Required task A: In the text on Florida internet sex sting cases, what is the maximum prison term for traveling to meet a minor for unlawful sexual activity?
Required task B: Extend the text on Florida internet sex sting cases, picking up right after its final sentence.

An internet sex sting operation is an undercover law enforcement operation in which a detective poses as a minor — typically a 13, 14, or 15-year-old — in an online chatroom, dating app, or messaging platform. The detective initiates or responds to contact with the suspect, introduces the topic of sexual activity, continues the conversation toward explicit sexual content, and ultimately arranges a meeting. When the suspect arrives at the agreed meeting location, officers arrest them for traveling to meet a minor for unlawful sexual activity under Florida Statute § 847.0135(4). In Polk County, these operations are conducted by the PCSO ICAC unit, sometimes in coordination with other local law enforcement agencies and the Florida Department of Law Enforcement (FDLE).
What Are the Charges in a Florida Internet Sex Sting Case?
The primary charge in most internet sex sting cases is traveling to meet a minor for unlawful sexual activity under Florida Statute § 847.0135(4). This is a second-degree felony punishable by up to 15 years in Florida state prison, up to 15 years of probation, and a $10,000 fine. A conviction also triggers mandatory lifetime sex offender registration under § 943.0435. Additional charges often filed alongside the traveling charge include: use of a computer to seduce a minor under § 847.0135(3), another second-degree felony; and transmission of harmful material to a minor under § 847.0138, a third-degree felony. In cases where the suspect transmitted or requested images, federal charges under 18 U.S.C. § 2252 (distribution or receipt of child pornography) may also be filed by federal prosecutors.
What Is the Entrapment Defense in Florida Internet Sting Cases?
Entrapment is the most important and most frequently litigated defense in internet sex sting cases. Florida recognizes two forms of entrapment: subjective and objective.
What Is Subjective Entrapment in Florida?
Under Florida Statute § 777.201, subjective entrapment requires proving that: (1) a government agent induced the defendant to commit the offense; and (2) the defendant was not predisposed to commit the offense before the government’s inducement. The predisposition inquiry asks whether this particular defendant — before any contact with law enforcement — had a pre-existing desire to seek out sexual activity with minors. If the defendant had no such predisposition and was drawn into the scheme by persistent officer conduct, the defense can prevail. The defendant bears the initial burden of producing some evidence of inducement; once that showing is made, the prosecution must prove predisposition beyond a reasonable doubt. Predisposition evidence the prosecution uses includes: the defendant’s first contact with the undercover officer (did they initiate or respond?); the speed with which the defendant introduced sexual topics; any prior similar conduct; and any statements the defendant made about sexual interest in minors.
What Is Objective Entrapment in Florida?
Objective entrapment, recognized by Florida courts under the due process clause of the Florida Constitution, asks whether the law enforcement conduct — without regard to the defendant’s predisposition — was so outrageous that it would have caused a normally law-abiding person to commit the crime. This is a higher bar than subjective entrapment but results in dismissal of the case rather than just a jury instruction on the issue. Objective entrapment arguments focus on specific officer conduct: Was the officer extremely persistent in pushing the sexual conversation despite the defendant’s hesitation? Did the officer provide extraordinary incentives? Did the officer push the defendant to set the meeting when the defendant seemed reluctant? I review the complete chatroom transcript and officer reports to identify every point at which the officer’s conduct crossed the line from investigation into manufacture.

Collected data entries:
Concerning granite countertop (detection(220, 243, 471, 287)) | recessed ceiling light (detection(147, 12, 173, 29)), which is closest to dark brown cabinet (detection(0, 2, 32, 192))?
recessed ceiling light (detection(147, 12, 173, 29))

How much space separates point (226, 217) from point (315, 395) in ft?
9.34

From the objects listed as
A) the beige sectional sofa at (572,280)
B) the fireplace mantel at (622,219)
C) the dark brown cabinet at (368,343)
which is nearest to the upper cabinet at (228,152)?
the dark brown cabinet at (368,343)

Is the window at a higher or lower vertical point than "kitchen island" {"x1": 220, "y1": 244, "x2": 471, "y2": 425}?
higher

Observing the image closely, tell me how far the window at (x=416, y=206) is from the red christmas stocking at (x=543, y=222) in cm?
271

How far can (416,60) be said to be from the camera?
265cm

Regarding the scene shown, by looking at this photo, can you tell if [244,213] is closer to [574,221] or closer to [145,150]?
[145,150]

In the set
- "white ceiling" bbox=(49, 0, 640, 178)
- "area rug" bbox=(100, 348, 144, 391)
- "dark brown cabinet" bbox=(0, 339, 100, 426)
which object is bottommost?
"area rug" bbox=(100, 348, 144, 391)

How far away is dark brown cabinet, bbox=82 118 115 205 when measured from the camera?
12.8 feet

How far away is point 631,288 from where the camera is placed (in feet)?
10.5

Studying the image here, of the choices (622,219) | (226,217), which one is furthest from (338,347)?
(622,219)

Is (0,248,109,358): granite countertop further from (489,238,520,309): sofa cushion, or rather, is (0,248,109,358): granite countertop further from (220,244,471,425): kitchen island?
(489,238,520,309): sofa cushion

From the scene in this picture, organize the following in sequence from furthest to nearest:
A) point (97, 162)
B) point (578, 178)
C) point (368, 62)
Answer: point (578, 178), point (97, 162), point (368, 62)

Written reply A: Up to 15 years in Florida state prison.

Written reply B:
What Is the Fantasy Defense in Florida Internet Sting Cases?
The fantasy defense — sometimes called the “no intent to act” defense — argues that the defendant engaged in the online conversation as a fantasy or role-play, never intending to actually follow through with the meeting or any sexual conduct with a minor. Florida Statute § 847.0135(4) requires proof that the defendant traveled to a location with the intent to engage in the alleged sexual activity. If the defendant traveled to the location not with genuine sexual intent toward a minor but out of curiosity, to call the “minor’s” bluff, or as part of an ongoing fantasy role-play that the defendant never intended to act on, the intent element of the charge is not satisfied. The fantasy defense is fact-specific and requires careful analysis of the full conversation transcript, the defendant’s behavior at the meeting location, and any statements the defendant made to police at arrest. Building this defense means reading the full transcript line by line to trace how the conversation unfolded, what the defendant actually said about following through, and how those facts bear on the intent element.
Does It Matter That There Was No Actual Minor in a Florida Internet Sting?
No. Florida Statute § 847.0135(4) explicitly provides that it is not a defense that the person the defendant communicated with was a law enforcement officer rather than an actual minor. The statute is specifically designed to criminalize the act of traveling with the intent to meet a minor for sexual purposes, regardless of whether a real minor exists. It does, however, factor into an objective entrapment argument: because no real minor ever existed, law enforcement created the entire criminal opportunity, which is one measure of whether officers went too far.
How Does Polk County Prosecute Internet Sex Sting Cases?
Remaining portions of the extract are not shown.